Q: What recent advances are you most excited about?
A: One of the most exciting new areas of materials research has led to the development of architected materials that can evolve in space and time according to a pre-programmed trigger. Doing this defies the notion that once a part is fabricated, it's cast in stone. Architected materials can morph into different shapes and adapt to the surrounding environment at different rates. They can be made to exhibit different mechanical properties in response to applying a force, induce chemical reactivity in by changing the pH, release captured objects by relaxing the grips when made hotter, and fail at designated locations in response to pre-defined triggers.
Leveraging on this built-in responsiveness, materials of the future could come with some intelligence already programmed in. These intelligent materials would be able to automatically morph into desired shapes, release precise amounts of medication on command, and self-diagnose and self-heal when damaged.
Q: What applications are you interested in?
A: I am interested in equipping the nano- and micro-architected materials with the ability to make decisions in real time as they are being fabricated. For example, say you are making a particular part using additive manufacturing. As the part is being printed, it develops a defect. Imagine that the part itself was able to not only recognize that it contains a defect but to judge whether it can be corrected or that it wouldn't be detrimental globally, and either keep going or abort based on its own judgment call. Or imagine a filter (for microplastics, water purification, and many other applications) that changes its color or pattern when it's saturated with the captured agent. Or even simpler, imagine that the same shirt would keep you cool in California by its textile arrangements being open and porous, and warm in Norway by closing those pores in response to temperature. I am very interested in uncovering how these materials respond to different types of stimuli—light, sound, mechanical force, magnetic or electric field, chemical reaction, etc., what does it imply, what applications are best suited for these phenomena, and how we can harness these properties in useful applications.
Q: Can you talk a little about working with Carlos Portela?

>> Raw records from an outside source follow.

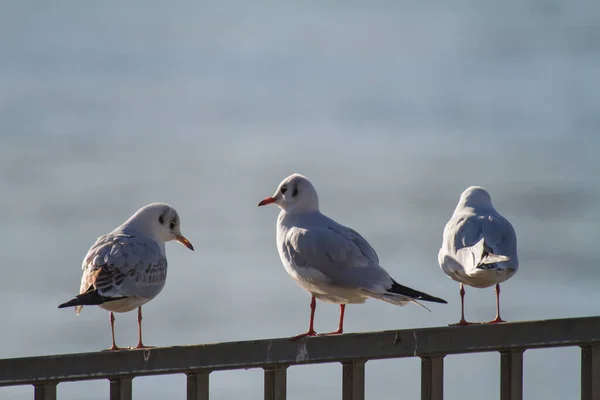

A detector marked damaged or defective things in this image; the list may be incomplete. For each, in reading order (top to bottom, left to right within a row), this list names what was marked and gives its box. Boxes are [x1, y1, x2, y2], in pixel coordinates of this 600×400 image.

rusty metal post [342, 360, 366, 400]
rusty metal post [422, 354, 446, 398]
rusty metal post [500, 350, 524, 400]
rusty metal post [580, 344, 600, 400]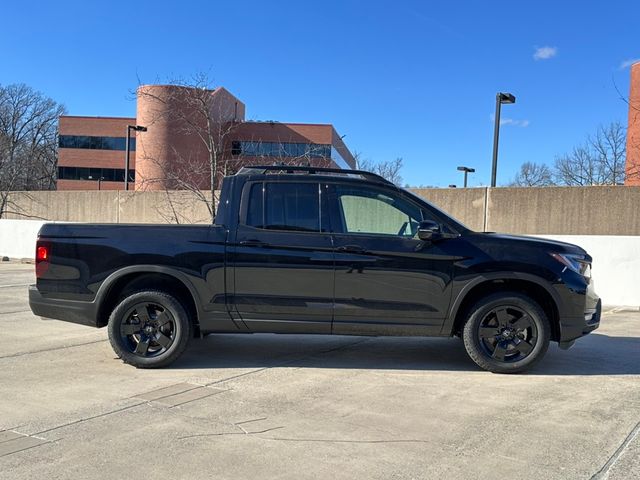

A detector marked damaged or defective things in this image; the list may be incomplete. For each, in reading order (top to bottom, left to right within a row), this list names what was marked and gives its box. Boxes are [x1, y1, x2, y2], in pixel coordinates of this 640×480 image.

pavement crack [592, 418, 640, 478]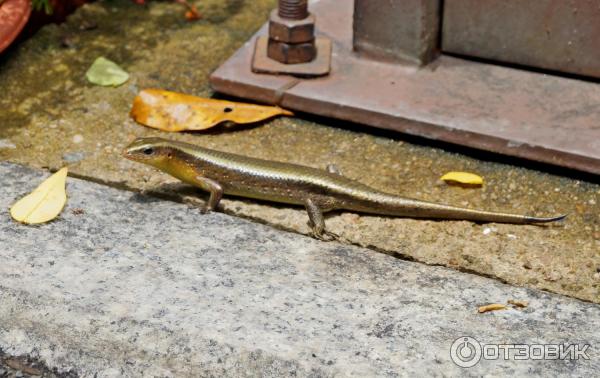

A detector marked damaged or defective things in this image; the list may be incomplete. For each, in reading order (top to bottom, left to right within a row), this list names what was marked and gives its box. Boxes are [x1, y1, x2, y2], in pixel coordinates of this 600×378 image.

rusty metal plate [251, 36, 330, 77]
rusty metal plate [354, 0, 438, 64]
rusty metal plate [210, 0, 600, 174]
rusty metal plate [442, 0, 600, 79]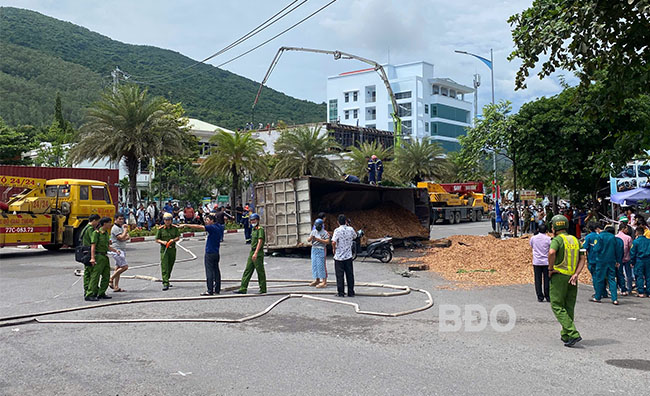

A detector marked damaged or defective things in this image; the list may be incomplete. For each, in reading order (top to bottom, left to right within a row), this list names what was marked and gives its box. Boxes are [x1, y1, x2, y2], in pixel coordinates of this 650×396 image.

overturned cargo truck [254, 177, 430, 251]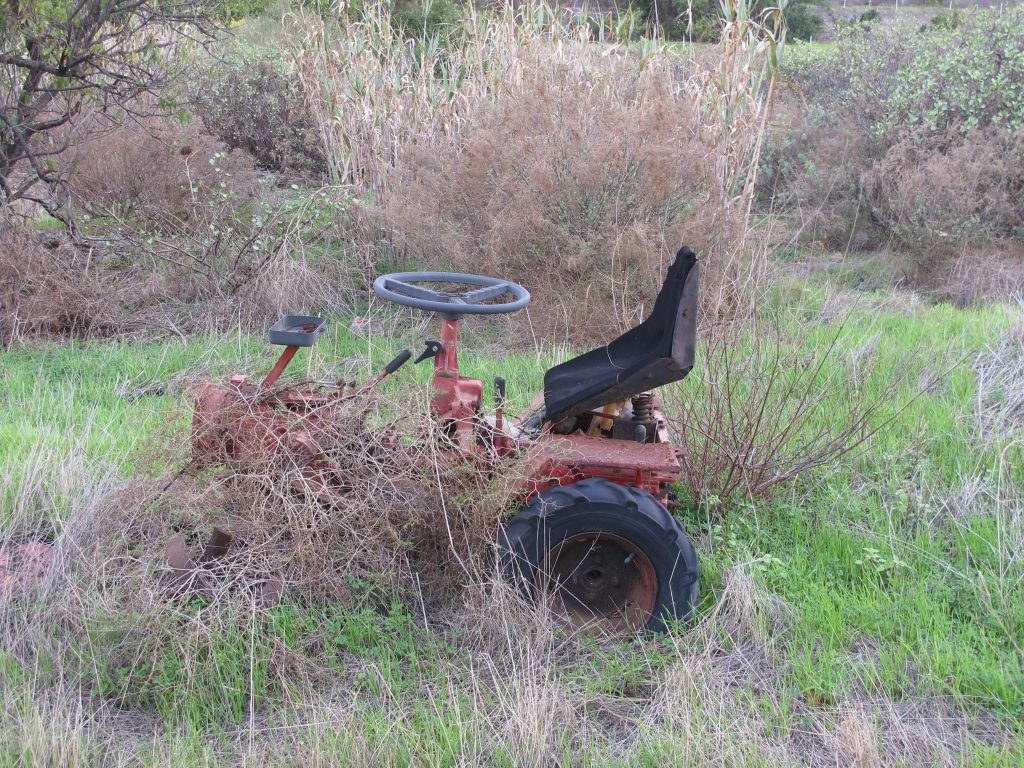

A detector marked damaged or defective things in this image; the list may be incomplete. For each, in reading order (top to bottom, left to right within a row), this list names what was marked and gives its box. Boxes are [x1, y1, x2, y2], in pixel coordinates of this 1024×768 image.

rusty red tractor [190, 244, 704, 632]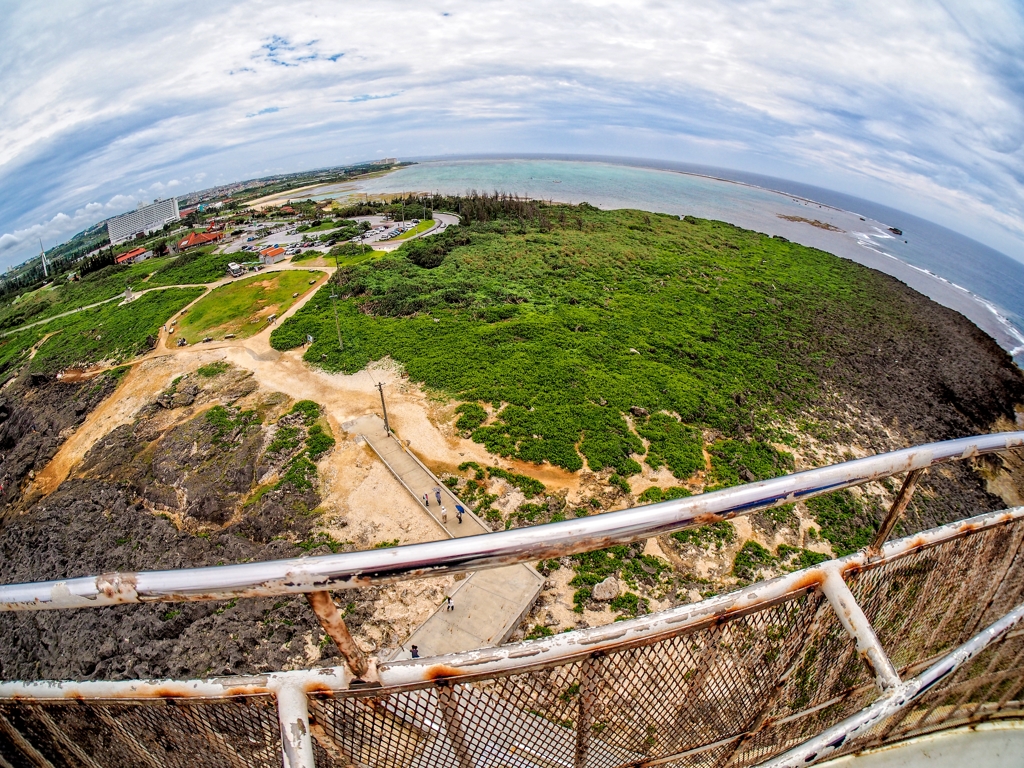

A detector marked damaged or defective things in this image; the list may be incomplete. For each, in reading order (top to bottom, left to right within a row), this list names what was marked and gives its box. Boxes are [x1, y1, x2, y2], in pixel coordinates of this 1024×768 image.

rusty metal handrail [0, 430, 1019, 618]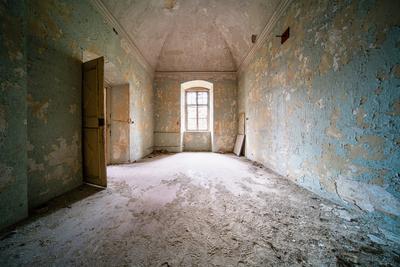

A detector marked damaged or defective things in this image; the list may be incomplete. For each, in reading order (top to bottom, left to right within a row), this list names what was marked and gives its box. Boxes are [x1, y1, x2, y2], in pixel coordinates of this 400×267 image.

A: Absolutely! Carlos was a Greer group PhD student until a couple of years ago. Carlos was a student in the MCE [mechanical and civil engineering] department at Caltech; he has a rare combination of talents as he is equally well versed in experiments and computations. I probably have more enthusiasm for the field of nano-architected materials than anyone else, but it's contagious, and Carlos caught the architected materials bug very early on. His work in the Greer and the Kochmann groups (the lab of Dennis M. Kochmann, formerly a professor at Caltech, now a professor at ETH Zurich) was a natural outgrowth of what our group has been working on, first making and then studying the response of nano-architected materials when perturbed slowly. Carlos carved out his own niche by looking more deeply into their behavior at very high deformation rates, such as with ballistic impact, and has uncovered that these materials can mitigate impact—which has the potential to create new body armor for police or protect satellites from micrometeorite impact. He studied many different architectures, the mechanics of the nodes that connect the individual nano-blocks, and different constituent solids. He discovered several very important, new phenomena that advanced the field at that time, and he is continuing to do so now as an assistant professor at MIT. The world could definitely use a few more Carloses in every way!